Answer these questions from the passage on financial markets.
(a) Which specific resource do financial markets allocate?
(b) What percentage of US equity mutual funds survived and outperformed their benchmarks over the past 15 years?
(c) Who is quoted as saying the market will always be smarter than we are?

# [PAGE EXTRACT]

┄┄┄┄┄┄┄┄┄┄

The Power of Financial Markets
There is a corollary that can be drawn between this narrative about the market for goods and the financial markets. Generally, markets do a remarkable job of allocating resources, and financial markets allocate a specific resource: financial capital. Financial markets are also made up of millions of participants, and these participants voluntarily agree to buy and sell securities all over the world based upon their own needs and desires. Each day, millions of trades take place, and the vast collective knowledge of all of these participants is pooled together to set security prices. Exhibit 1 shows the staggering magnitude of participation in the world equity markets on an average day in 2015.
Any individual trying to outguess the market is competing against the extraordinary collective wisdom of all of these buyers and sellers. Viewed through the lens of Read’s allegory, attempting to outguess the market is like trying to create a pencil from scratch rather than going to the store and reaping the fruits of others’ willingly supplied labor. In the end, trying to outguess the market is incredibly difficult and expensive, and over the long run, the result will almost assuredly be inferior when compared to a market-based approach. Professor Kenneth French has been quoted as saying, “The market is smarter than we are and no matter how smart we get, the market will always be smarter than we are.” One doesn’t have to look far for data that supports this. Exhibit 2 shows that only 17% of US equity mutual funds have survived and outperformed their benchmarks over the past 15 years.
The beauty of Leonard Read’s story is that it provides a glimpse of the incredibly complex tapestry of markets and how prices are formed, what types of information they contain, and how they are used. The story makes it clear that no single individual possesses enough ability or
know-how to create a pencil on their own but rather that the pencil’s miraculous production is the result of the collective input and effort of countless motivated human beings. In the end, the power of markets benefits all of us. The market allows us to exchange the time we require to earn money for a few milliseconds of each person’s time involved in making a pencil. For an investor, we believe the lesson here is that instead of fighting the market, one should pursue an investment strategy that efficiently and effectively harnesses the extraordinary collective power of market prices. That is, an investment strategy that uses market prices and the information they contain in its design and day-to-day management. In doing so, an investor has access to the rewards that financial markets make available to providers of capital.

┄┄┄┄┄┄┄┄┄┄

# [RECORDS PROVIDED]

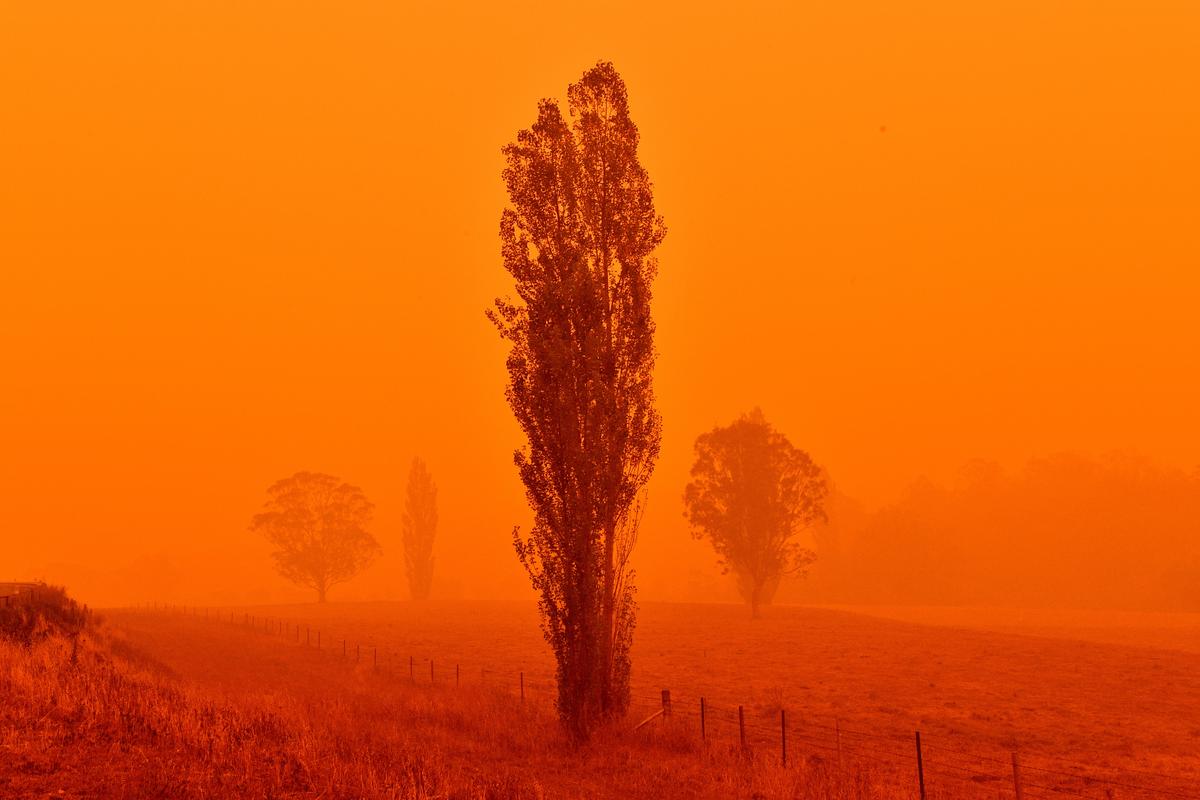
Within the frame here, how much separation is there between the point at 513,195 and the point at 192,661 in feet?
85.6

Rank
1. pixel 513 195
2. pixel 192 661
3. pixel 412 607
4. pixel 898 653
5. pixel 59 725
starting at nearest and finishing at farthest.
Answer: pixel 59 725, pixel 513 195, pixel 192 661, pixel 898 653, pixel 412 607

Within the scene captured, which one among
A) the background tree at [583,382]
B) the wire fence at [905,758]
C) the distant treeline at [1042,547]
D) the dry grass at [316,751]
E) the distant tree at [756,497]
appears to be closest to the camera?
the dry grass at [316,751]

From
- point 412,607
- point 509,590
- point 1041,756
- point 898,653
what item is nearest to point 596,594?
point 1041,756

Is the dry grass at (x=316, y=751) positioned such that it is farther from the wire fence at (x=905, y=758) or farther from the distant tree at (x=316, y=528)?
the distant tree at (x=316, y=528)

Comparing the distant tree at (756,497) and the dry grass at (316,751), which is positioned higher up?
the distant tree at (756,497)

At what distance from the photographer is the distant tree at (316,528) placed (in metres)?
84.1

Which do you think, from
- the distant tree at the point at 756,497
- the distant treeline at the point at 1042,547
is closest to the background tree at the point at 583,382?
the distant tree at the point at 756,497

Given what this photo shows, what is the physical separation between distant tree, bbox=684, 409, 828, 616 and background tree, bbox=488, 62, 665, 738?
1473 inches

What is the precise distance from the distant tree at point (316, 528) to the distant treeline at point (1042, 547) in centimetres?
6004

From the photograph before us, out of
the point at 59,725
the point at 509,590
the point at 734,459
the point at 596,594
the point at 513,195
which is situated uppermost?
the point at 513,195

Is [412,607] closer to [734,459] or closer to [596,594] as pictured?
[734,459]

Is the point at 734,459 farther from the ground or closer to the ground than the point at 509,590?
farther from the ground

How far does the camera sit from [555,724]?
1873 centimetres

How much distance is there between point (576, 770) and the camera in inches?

┄┄┄┄┄┄┄┄┄┄

# [OUTPUT BELOW]
(a) Financial capital
(b) 17%
(c) Professor Kenneth French